Moultrie presided over some of the city's most celebrated trials, including the case of Bernard C. Welch, who was convicted of murdering Washington cardiologist Dr. Michael Halberstam in December 1980. Known as one of the court's stiffest sentencers, he said he had come to place little faith in rehabilitation for most defendants who come before him. In particular, he said, he looked with least favor on those between 19 and 27 years old, almost always leveling the maximum prison sentence.
"He's just a criminal," said Moultrie of today's young offender. He added, though, that he treated those over 30 with more leniency. "They're not necessarily criminal . . . . Theirs is a one-time act."
Moultrie said there were few things that he would change in his life and that he looked with pride on his accomplishments at the courthouse, including increasing the number of judges from 44 to 51 and the number of commissioners from 1 to 10. But he said he was disappointed that cases still took a long time to wend through the system, saying that "justice delayed is sometimes justice denied."
He said quietly that he worried that he might not see the results of some things that are extremely important to him, such as a study of sentencing guidelines.
"God, I'd like to see what's going to happen there . . . . There are so many experiments we have put in that I'd like to see, but who knows, who knows? At least I have the satisfaction of knowing I was part of instituting it."
News of Moultrie's illness spread quickly through the modern courthouse yesterday. One judge, when asked about the announcement, turned his head to wipe away tears, saying, "He is a special man, a very special man." Another said it was "one of the grimmest and saddest things I've ever heard."

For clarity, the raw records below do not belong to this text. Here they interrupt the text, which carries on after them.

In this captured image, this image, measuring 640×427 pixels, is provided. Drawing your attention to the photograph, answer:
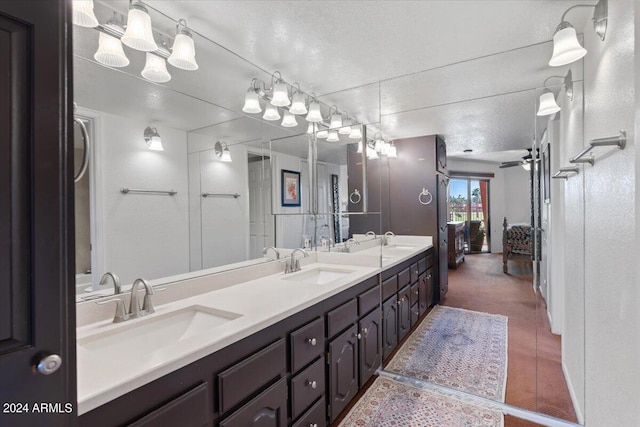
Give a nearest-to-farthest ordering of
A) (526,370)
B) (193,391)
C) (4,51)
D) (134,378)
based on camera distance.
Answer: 1. (4,51)
2. (134,378)
3. (193,391)
4. (526,370)

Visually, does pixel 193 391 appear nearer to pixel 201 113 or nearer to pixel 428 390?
pixel 201 113

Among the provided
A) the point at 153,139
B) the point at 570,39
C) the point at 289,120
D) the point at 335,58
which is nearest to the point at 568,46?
the point at 570,39

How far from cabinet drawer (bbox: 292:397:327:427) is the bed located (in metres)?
2.48

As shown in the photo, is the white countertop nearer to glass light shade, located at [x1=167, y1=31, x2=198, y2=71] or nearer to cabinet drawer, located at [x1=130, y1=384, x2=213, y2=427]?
cabinet drawer, located at [x1=130, y1=384, x2=213, y2=427]

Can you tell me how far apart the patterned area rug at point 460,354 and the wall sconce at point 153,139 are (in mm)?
2285

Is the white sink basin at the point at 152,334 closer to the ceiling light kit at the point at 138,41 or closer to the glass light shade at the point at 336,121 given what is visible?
the ceiling light kit at the point at 138,41

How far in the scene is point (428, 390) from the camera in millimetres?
2102

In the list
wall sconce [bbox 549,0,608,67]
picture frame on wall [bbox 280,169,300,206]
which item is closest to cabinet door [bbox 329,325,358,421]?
picture frame on wall [bbox 280,169,300,206]

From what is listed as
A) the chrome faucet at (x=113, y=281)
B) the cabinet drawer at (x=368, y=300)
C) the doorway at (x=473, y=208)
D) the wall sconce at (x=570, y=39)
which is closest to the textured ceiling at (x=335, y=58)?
the wall sconce at (x=570, y=39)

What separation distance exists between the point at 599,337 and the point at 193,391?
5.73 ft

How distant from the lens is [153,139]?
1.49 meters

Other judges said they were heartened by Moultrie's decision to stay on the job and praised him for unifying the court's 51 judges. As often as not, these judges remarked on Moultrie's personal qualities as a friend or mentor, as someone who "always made an inquiring call when you or someone in your family was sick," as one put it.
"I have always aspired to be like him," said Judge Reggie Walton, one of the court's youngest judges. "When you find out an idol is sick, it hurts.